MÓVIL.
Me llamo Cesáreo Rendueles Beliehva, tengo sesenta años recién cumplidos y un trasnochado Xiaomi . Y además, soy un puto cerdo.
Desde hace dos años, mi obsesión son las prendas íntimas de las mujeres. Aunque me atrae su desnudez, no es la desnudez total lo que me mueve, sino el vestigio, el pliegue, el secreto aún velado. La desnudez absoluta está exenta de rito, y el rito es esencial en mis ceremonias. Necesito el perfume encerrado, el calor contenido, la marca húmeda de una tarde de verano, la textura del roce, la sugestión de la ausencia, y el secreto.
Adoro los sujetadores, sobre todo si son de algodón o de raso con algún encaje casi invisible. También me vuelven loco las fajas, aunque están en desuso. Me gusta su rigidez, el esfuerzo que exige quitarlas. En cuanto a las bragas, las prefiero de algodón, sin adornos, aunque también me gustan las de encaje si han sido usadas.
Me excita encontrarme una compresa pegada, doblada como un origami sangrante. Me derrito si, por error o negligencia, han dejado un hilo de sangre reseco sobre el salvaslip.

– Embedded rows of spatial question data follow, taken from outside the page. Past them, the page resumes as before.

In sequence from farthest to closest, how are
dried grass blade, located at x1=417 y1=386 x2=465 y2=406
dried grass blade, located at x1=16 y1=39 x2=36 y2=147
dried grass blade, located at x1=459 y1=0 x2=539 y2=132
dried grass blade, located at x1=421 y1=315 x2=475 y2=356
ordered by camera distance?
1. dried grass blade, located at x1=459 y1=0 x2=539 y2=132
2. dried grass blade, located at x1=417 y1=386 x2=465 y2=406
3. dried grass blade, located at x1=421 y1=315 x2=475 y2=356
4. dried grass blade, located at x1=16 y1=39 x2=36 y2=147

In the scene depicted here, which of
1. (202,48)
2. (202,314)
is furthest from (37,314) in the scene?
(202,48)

Mi afición me ha costado ya tres advertencias. Me tienen fichado en varios supermercados y centros comerciales. En el Zara de Plaza de Castilla me detuvieron hace cuatro meses. Fue por tomar una foto con el móvil a una señora que se agachaba en la sección de ropa de cama. No vi la cámara de seguridad. La imagen que capturé fue gloriosa: se le marcaba la hendidura de las nalgas bajo la tela tensa de unas mallas oscuras. La "poli" me llevó al cuartelillo y me requisó el teléfono. Me soltaron a las 42 horas lleno de cargos. tras comprobar las fotos, y quedarse con mi móvil, pero lo que no saben es que no borraron el recuerdo de aquella imagen extraordinaria imagen.

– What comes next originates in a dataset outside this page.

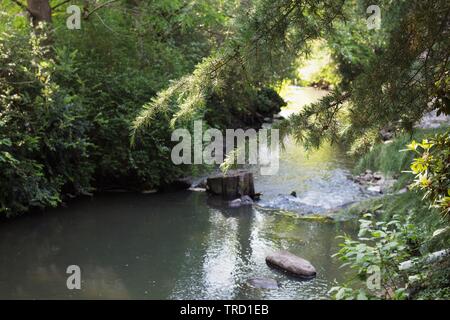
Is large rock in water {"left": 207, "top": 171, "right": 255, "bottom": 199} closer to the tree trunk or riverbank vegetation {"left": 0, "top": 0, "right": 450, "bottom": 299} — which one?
riverbank vegetation {"left": 0, "top": 0, "right": 450, "bottom": 299}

Hoy tengo pensado recorrer las escaleras mecánicas del IKEA, del Pryca y del Corte Inglés. Compré mi Xiaomi hace año y medio, discreto, de manejo suave. Nada que ver con mi anterior DosMilSetecientosTreinta, que hacía un clic estridente al disparar, como cuando recoges la punta de un bolígrafo. Este apenas suena. Te aproximas sin ser notado, lo deslizas a la altura de sus glúteos, finges un bostezo, y presionas. Es de una suavidad casi erótica en su manipulación, y captura imágenes con una nitidez extraordinaria.
He aprendido a detectar los momentos precisos. Las que se agachan buscando una oferta, las que ajustan el tobillo, las que se inclinan a recoger al niño. Me coloco a la distancia justa, aguardo la inclinación, y disparo. Es un arte. Un arte vil, lo sé. Pero en ese instante, todo cobra sentido: el tiempo, la espera, la memoria.
He llegado a masturbarme viendo anuncios de compresas, de fajas moldeadoras, incluso de medias. No por las modelos, sino por el susurro que deja el roce de la tela en mi mente.
Mi archivo ya suma más de mil imágenes. Algunas borrosas, otras sublimes. Las guardo por fechas, por lugares, por tipo de prenda. Es mi tesoro enfermo. Mi catedral de podredumbre. He soñado incluso con abrir un blog secreto, con nombres falsos y descripciones poéticas: “La braga celeste de la tarde húmeda”, “Faja blanca en rebajas”, “Sujetador olvidado en el probador”.
Sé que esto acabará mal. Lo presiento en la espalda, como un frío que se arrastra. No me importa. Quiero seguir. Quiero hundirme en este pozo. Quiero disolverme en la saliva ácida del deseo.
Soy Cesáreo. Y cada foto que tomo es una confesión sin redención posible.